Work request
In the records below, some lines contain the word "site". Copy each of them.

Extracted entries
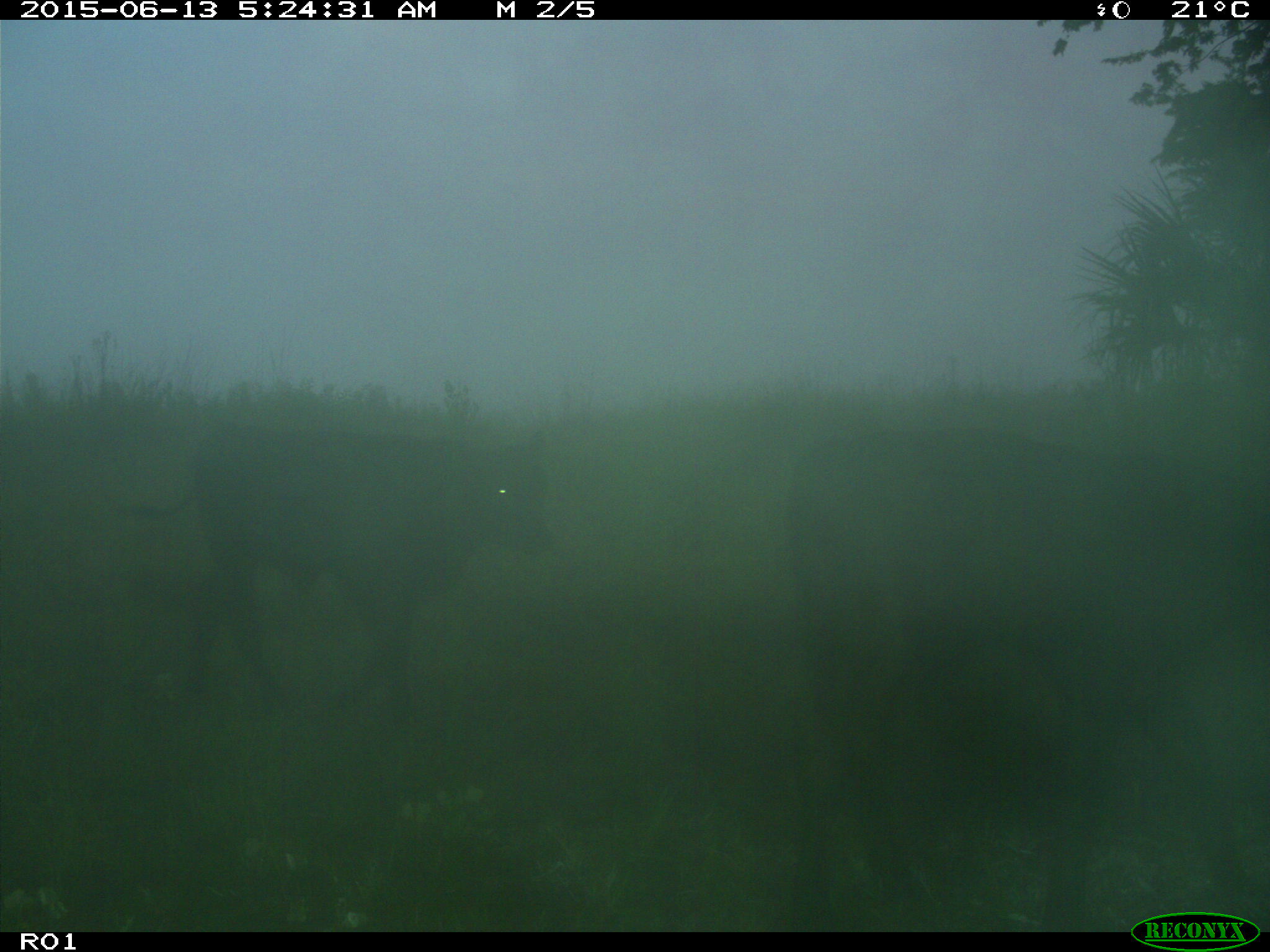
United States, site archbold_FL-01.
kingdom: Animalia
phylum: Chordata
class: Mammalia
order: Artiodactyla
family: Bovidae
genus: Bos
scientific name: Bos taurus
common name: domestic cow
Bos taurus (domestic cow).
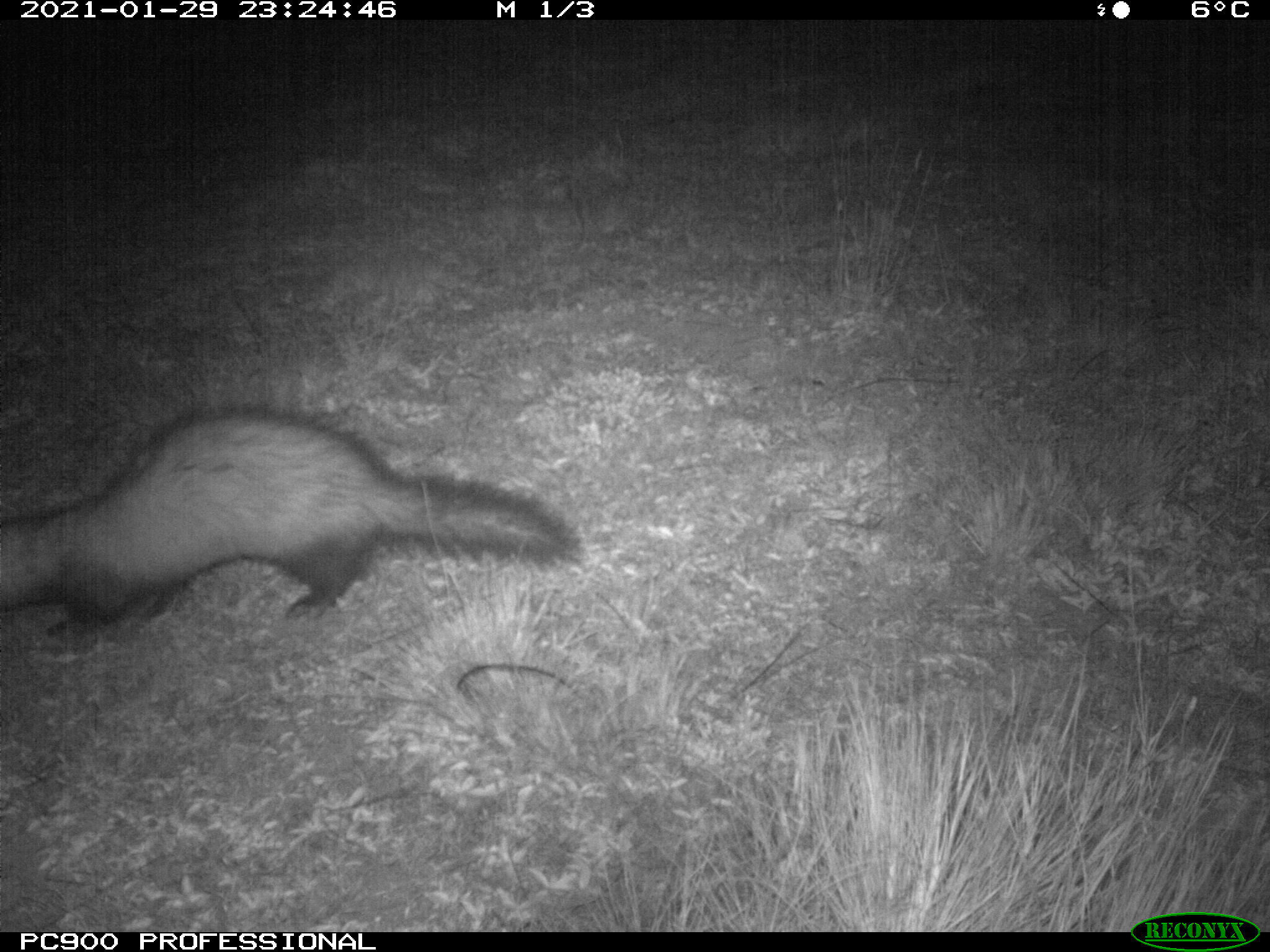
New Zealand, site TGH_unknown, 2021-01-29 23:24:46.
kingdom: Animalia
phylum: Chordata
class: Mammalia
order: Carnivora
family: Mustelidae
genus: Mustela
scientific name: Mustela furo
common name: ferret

Response area
United States, site archbold_FL-01.
New Zealand, site TGH_unknown, 2021-01-29 23:24:46.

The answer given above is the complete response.